Image-caption web listing:
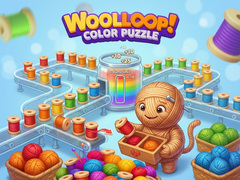 Oyun Woolloop! Color Puzzle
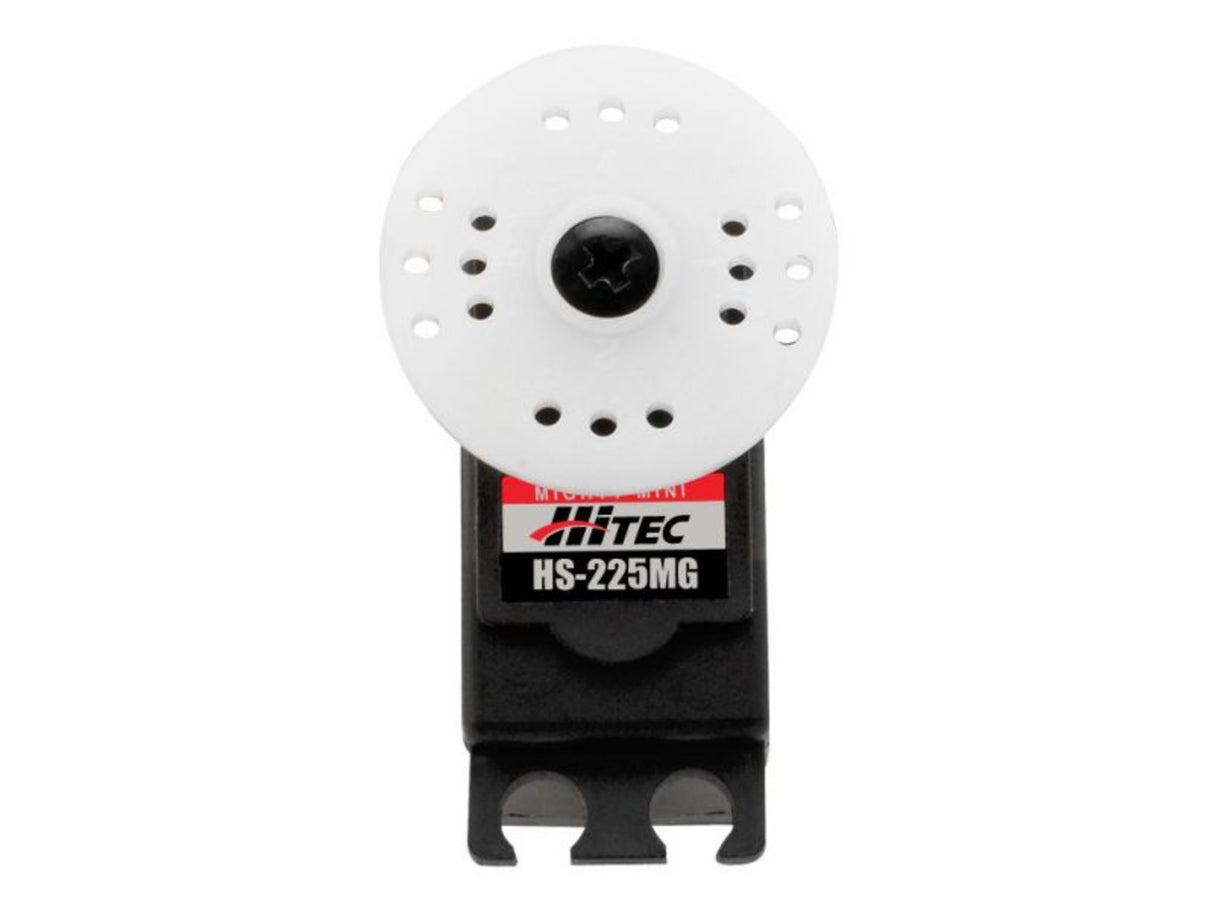 HS-225MG Mini Analogue Cored Servo 31g 4.8kg/0.11s 4.8V - 6.0V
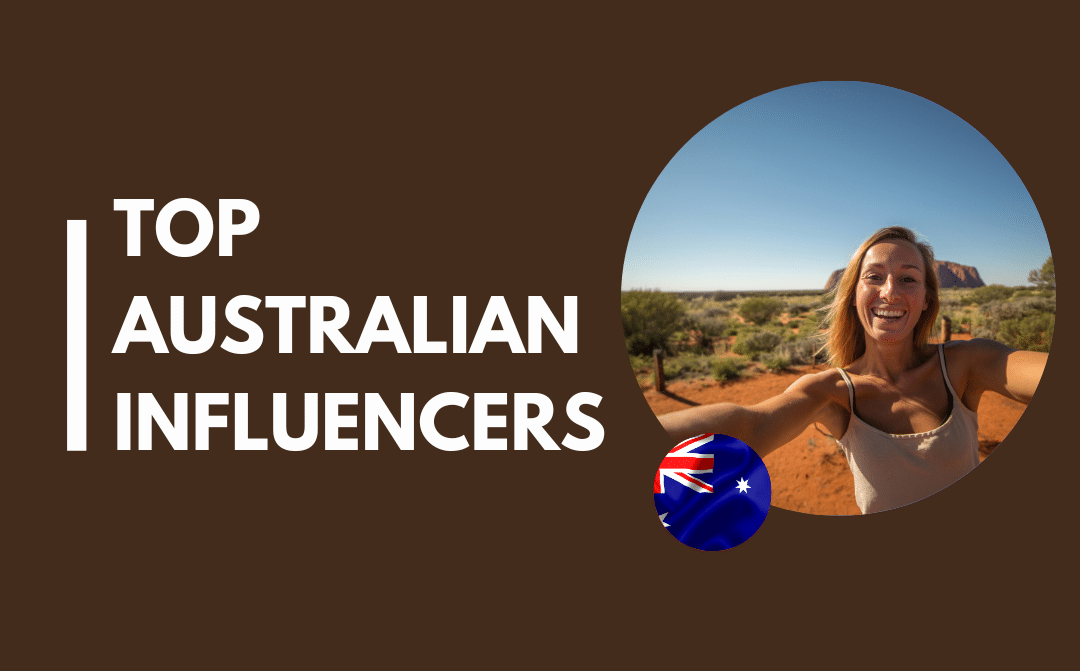 25 Top-Influencer in Australien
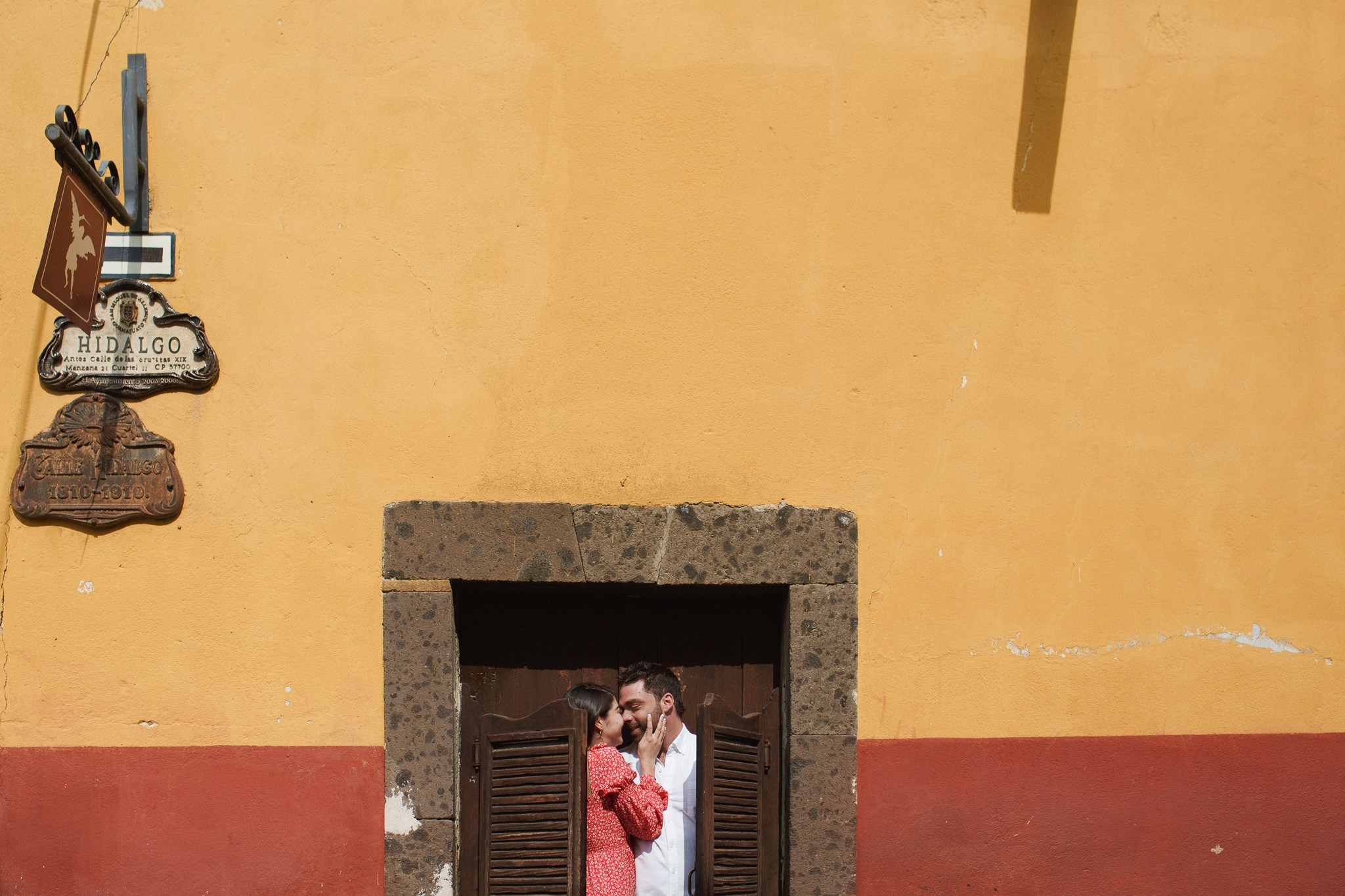 Gaby y Pancho. Fotógrafo de bodas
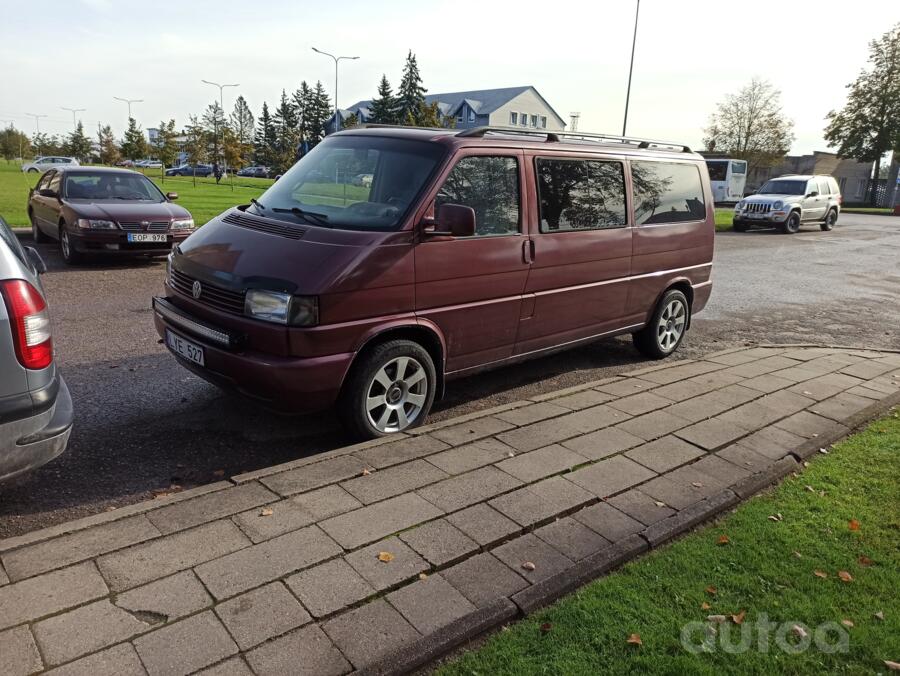 Volkswagen Transporter T4 Van
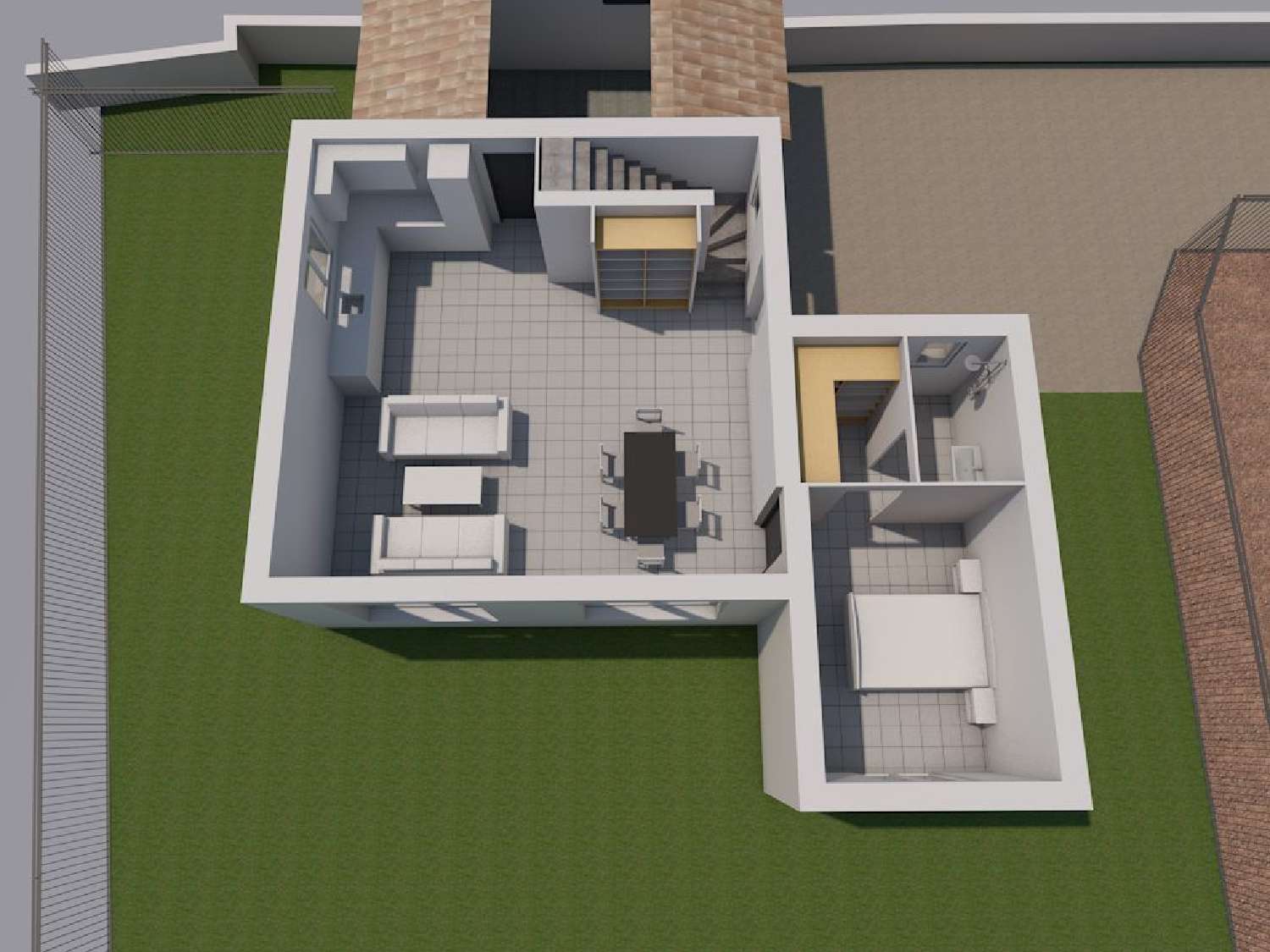 te koop huis Montfrin Gard 5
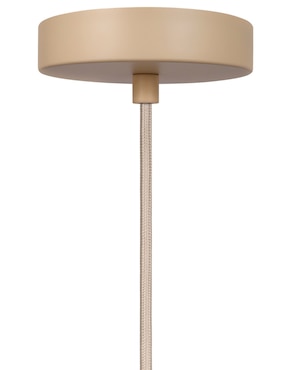 Lámpara colgante Haus led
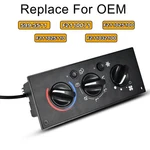 Heavy Duty Climate Control Module 599-5511 For Kenworth T800 2002-2006. Fixed Price $89.99.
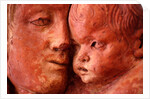 The Virgin and Child by Stuart Cox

** Exercise description **
Write out every line of the listing above, word for word, without the picture markers.

** Result **
 Oyun Woolloop! Color Puzzle
 HS-225MG Mini Analogue Cored Servo 31g 4.8kg/0.11s 4.8V - 6.0V
 25 Top-Influencer in Australien
 Gaby y Pancho. Fotógrafo de bodas
 Volkswagen Transporter T4 Van
 te koop huis Montfrin Gard 5
 Lámpara colgante Haus led
 Heavy Duty Climate Control Module 599-5511 For Kenworth T800 2002-2006. Fixed Price $89.99.
 The Virgin and Child by Stuart Cox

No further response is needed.